Wednesday, March 21, 2012

Academic Rigor Every Day

This afternoon I was in the grocery store, and I saw a mom there with a couple small kids, wearing what was clearly a school T-shirt.  The back of it said "ACADEMIC RIGOR EVERYDAY."

Here's what I think about academic rigor every day:  it does not sound good to me at all.

Now, before I go any further, I want to be very clear.  I know that parents usually choose their child's school very carefully, and they have a lot invested there.  If the school on this T-shirt is your school, I'm not trying to say your choice is wrong.  I don't know anything about this school.  I don't even know what school it is.  I'm sure it has great teachers, involved parents, and bright, talented students, and I have no desire to criticize it.  I'm not even going to mention that the official school shirt proclaiming academic excellence incorrectly uses "everyday" as a single word--that's another post entirely.  (Actually, I should probably stop what I'm doing right now and write that post instead, as it would probably be funnier to read and less likely to offend.)  Anyway, let me say one more time, I'm not criticizing your school.

However, having given that disclaimer, let me just ask you one question.  What does the word "rigor" remind you of?  If, like me, it immediately makes you think of death, I want to suggest there might be a reason for that.  Let me explain what I mean.

Education--true education, the kind that has actual value for living--is about more than just the acquisition of information.  Kids who can be regarded as well-educated possess more than a head full of facts.  They possess an intrinsic love of learning, an insatiable intellectual curiosity.  They are eager to find out how what they're learning can be applied in real life, and excited about exploring new possibilities that haven't been tried before.  They are unafraid to take the risks involved in innovating.  They actively seek for ways to integrate all kinds of seemingly unrelated information into the scheme of what they already know.  And unfortunately, none of these qualities can be acquired by means of what usually passes for "academic rigor."
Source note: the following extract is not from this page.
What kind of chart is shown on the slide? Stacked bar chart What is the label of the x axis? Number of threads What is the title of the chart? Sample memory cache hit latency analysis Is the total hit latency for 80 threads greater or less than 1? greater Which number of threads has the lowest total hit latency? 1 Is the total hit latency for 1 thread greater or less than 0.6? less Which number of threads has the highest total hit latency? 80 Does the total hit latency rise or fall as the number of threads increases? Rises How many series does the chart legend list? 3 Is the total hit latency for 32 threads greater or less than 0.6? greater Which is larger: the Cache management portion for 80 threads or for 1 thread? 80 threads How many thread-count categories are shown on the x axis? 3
I was raised in a family that highly valued education, and I learned all these qualities from my parents.  In my entire life I've yet to encounter anyone as excited about learning, anyone who approaches even the most seemingly trivial pieces of information with as much wonder and appreciation, as my mom and dad.  They are voracious learners.  (I once had the following actual conversation with my mother.  Mom:  "Do you know anything about Normandy?"  Me:  "No, not really."  Mom:  "I have to find out something about it."  Me:  "Why?"  Mom, indignantly:  "Well you shouldn't just be ignorant!")  This attitude was contagious--they passed it on to us.  But they didn't do it by forcing us to spend 45 minutes each day after school doing language and math exercises.  They did it by communicating--by believing--that learning is fun and exciting, that it's relevant to life, that ideas are valuable and that information is the vehicle for those ideas.
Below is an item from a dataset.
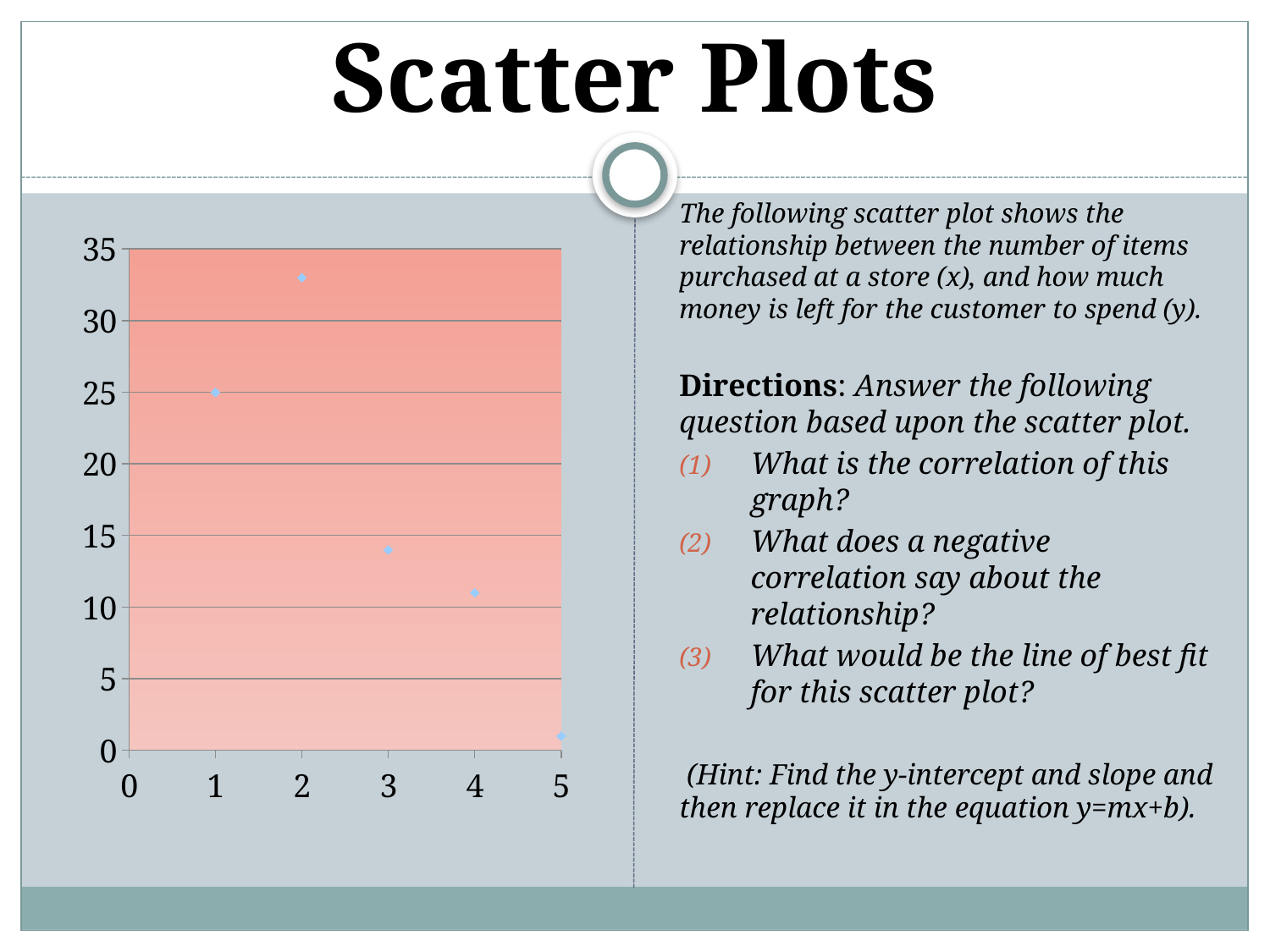
At which x value does the scatter plot have its lowest point? 5 What is the highest value shown on the y axis? 35 Is the y value of the point at x = 3 greater or less than 15? less Do the y values generally rise or fall as x increases along the x axis? fall What is the y value of the point at x = 1? 25 Is the y value of the point at x = 2 greater or less than 30? greater What is the highest value shown on the x axis? 5 Which point has a larger y value, the one at x = 1 or the one at x = 3? x = 1 Is the y value of the point at x = 5 greater or less than 5? less At which x value does the scatter plot have its highest point? 2 What kind of chart is shown on the slide? scatter plot How many data points are plotted on the scatter plot? 5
I'm not suggesting that school or learning should always be entertaining and fun, like video games except with multiplication facts.  In fact, I've written quite clearly in an earlier post about the idea that some things we need to learn are boring, tedious, difficult, or not inherently meaningful.  And I'm not against expecting kids to meet high standards in terms of both knowledge and skills.  My quarrel is with methodology.  Attempting to implement rigorous academic standards too often means simply the transmission of factual information, presented in the absence of context, reinforced by repetition and testing.  But learning, in order to lead to true academic excellence, cannot be based on rote memory and repetition--the style of teaching we used to affectionately refer to as "drill and kill."  Instead, it needs to be based on wonder, discovery, passion; it must be demonstrated to be meaningful in a larger context; the skills required to accomplish it need to be valued and celebrated.  All of which, unfortunately, the drill often does, in fact, kill.  And that lends a whole new meaning to "academic rigor" that I can frankly do without.